Intelligenz entsteht oder wird stärker ...
... durch einen Vorgang in der Pubertät, den man nach Anna Freud: "Das Ich und die Abwehrmechanismen" - Intellektualisierung nennt. Typischerweise wehrt sich die Psyche (ich nenn das jetzt mal so) in der Pubertät gegen den Andrang der Hormone, der Libido. Sie ist wohl meist fremd, unheimlich, stört die Kreise des jungen Menschen. Ich weiß nicht, wie dieser Mechanismus der Intellektualisierung im einzelnen funktioniert, und ich glaube, Anna Freud wußte es auch nicht. Ihr Büchlein ist älter, als die meisten, die hier mitschreiben - vielleicht gibt es da etwas Neues dazu ?
"Intellektualisierung" wird erlebt als ein oftmals schlagartig einsetzendes Zunehmen geistiger Kräfte - der Intelligenz. Ich habe eine solche Intellektualisierung erlebt - ohne diesen Mechanismus wäre ich heute, glaube ich, ziemlich doof. In der 7. Klasse des Gymnasiums, dem zweiten Halbjahr, also um meinen 13. oder 14. Geburtstag herum (ich müsste das wirklich nachrechnen), bin ich von einem blamabelen Halbjahreszeugnis ("Versetzung gefährdet!") zum Primus im Jahreszeugnis avanciert, war in der 9. Klasse Jahrgangsbester, und bin dies auch bis kurz vorm Abitur geblieben.
Das meine Jugend eine nahezu vollkommen sexfreie Angelegenheit war, wird die wenigsten wundern. Doch dafür gab es auch andere Gründe, die hier nicht hergehören.
Die "Intellektualisierung" ist nach der psychoanalytischen Schule, der ich mich verpflichtet fühle, als Sublimation der Libido zu begreifen - "der Trieb" wird auf ein völlig anderes Objekt gelenkt, zu einem erheblichen Teil zumindest. Deswegen ist für mich die häufig zu hörende Behauptung, daß intelligente Menschen weniger Sex haben, garnicht so unglaubwürdig. Gewiss kann es da noch andere Faktoren geben, aber wer eine solche Intellektualisierung erlebt hat, für den hat sich die Lust auf Sex teilweise woanders hin verschoben, nämlich in die Lust am Denken, und Denken kann verdammt viel Spaß machen - regelrecht geil sein. Einen Orgasmus beim Denken oder intellektueller Tätigkeit habe ich zwar noch nicht erlebt, aber für ausgeschlossen halte ich das überhaupt nicht, das soetwas passieren kann. Aber alle anderen Empfindungen von "Geilheit" kann man auch beim Denken oder intellektuellen Arbeiten erleben.

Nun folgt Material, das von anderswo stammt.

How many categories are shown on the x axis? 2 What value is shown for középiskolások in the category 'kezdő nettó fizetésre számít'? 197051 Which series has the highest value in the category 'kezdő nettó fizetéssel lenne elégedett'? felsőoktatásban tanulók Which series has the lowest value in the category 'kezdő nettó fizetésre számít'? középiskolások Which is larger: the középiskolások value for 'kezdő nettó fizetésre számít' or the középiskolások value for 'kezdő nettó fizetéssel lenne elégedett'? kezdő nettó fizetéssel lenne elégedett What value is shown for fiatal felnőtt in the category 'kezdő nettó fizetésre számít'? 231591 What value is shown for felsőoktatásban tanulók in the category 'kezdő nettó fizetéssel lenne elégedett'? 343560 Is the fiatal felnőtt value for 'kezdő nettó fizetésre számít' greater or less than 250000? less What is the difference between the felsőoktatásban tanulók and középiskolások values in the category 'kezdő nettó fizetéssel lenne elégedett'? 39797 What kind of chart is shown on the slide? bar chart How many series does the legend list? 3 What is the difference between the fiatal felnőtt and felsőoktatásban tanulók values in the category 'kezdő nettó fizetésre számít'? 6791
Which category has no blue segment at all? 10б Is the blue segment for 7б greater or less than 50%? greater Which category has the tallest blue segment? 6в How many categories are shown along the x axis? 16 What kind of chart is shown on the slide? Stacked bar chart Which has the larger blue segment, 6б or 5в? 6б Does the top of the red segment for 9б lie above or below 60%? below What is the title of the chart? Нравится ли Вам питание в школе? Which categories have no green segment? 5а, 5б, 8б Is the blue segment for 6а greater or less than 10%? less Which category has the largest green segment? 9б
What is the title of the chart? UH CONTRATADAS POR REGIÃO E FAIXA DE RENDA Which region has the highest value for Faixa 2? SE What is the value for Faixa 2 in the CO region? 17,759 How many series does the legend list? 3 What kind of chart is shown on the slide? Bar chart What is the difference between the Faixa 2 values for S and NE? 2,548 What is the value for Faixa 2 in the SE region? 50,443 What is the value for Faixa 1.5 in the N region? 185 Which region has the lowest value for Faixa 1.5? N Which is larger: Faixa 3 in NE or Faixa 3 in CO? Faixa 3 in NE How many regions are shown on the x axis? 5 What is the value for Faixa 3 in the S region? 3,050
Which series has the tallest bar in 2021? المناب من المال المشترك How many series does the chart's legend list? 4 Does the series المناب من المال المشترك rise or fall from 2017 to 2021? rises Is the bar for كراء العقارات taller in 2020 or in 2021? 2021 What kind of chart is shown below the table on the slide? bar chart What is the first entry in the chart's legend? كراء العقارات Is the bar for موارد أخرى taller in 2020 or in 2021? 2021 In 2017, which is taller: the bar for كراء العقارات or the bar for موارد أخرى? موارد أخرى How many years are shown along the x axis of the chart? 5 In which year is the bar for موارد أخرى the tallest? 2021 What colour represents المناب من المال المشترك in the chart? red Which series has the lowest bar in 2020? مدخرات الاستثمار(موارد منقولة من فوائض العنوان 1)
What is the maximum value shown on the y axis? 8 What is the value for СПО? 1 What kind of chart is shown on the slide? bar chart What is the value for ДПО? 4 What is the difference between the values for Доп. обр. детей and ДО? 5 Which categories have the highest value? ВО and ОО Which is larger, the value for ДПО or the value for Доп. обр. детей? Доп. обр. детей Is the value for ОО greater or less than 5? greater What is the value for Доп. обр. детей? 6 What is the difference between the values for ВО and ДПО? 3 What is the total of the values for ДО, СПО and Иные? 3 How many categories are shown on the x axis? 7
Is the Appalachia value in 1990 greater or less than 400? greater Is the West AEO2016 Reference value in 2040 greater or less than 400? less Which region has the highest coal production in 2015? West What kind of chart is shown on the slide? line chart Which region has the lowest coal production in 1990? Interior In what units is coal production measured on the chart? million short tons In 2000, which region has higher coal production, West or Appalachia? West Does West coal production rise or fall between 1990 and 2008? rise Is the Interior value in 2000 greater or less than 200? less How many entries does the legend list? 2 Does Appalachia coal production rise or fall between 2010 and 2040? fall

Diese Intellektualisierung hat nichts mit Verklemmtheit zu tun - intellektualisierte Menschen brauchen weniger Sex, als wenn sie keine solche Intellektualisierung durchlebt hätten.
Abschließend muß ich noch etwas richtigstellen: natürlich ist es eine Übertreibung, daß die Intellektualisierung in der Pubertät Intelligenz überhaupt erst entstehen lassen würde - damit ist das Entstehen einer dem Altersdurchschnitt deutlich überragenden Intelligenz gemeint.
Auch der rein intellektuelle Verkehr von hochintellligenten Menschen untereinander hat auch stets eine starke erotische Komponente - es geht hoch leidenschaftlich zu, und eine intellektuelle Übereinstimmung hat mitunter auch sexuellen Kontakt zur Folge, der dann nicht weniger leidenschaftlich ist, als die "akademische Debatte" vorher, währenddessen oder hinterher. Zweimal in meinem Leben habe ich solche leidenschaftlichen intellektuell geprägten "Beziehungen" erleben dürfen - einmal als "Affaire", mit einer verheirateten Partnerin, einmal als "auch-sexuelle Freundschaft", wie wir das nannten. Meine "Affaire" war eine promovierte Psychologin gewesen, meine "auch-sexuelle Freundschaft" eine Frau aus dem Management eines größeren Immobilienunternehmens. Und häufig glaube ich, daß ich diese Leidenschaft, die ich in beiden Beziehungen erlebte, nur unter ebendiesen Bedingungen wiederfinden und vielleicht noch einmal wiedererleben kann.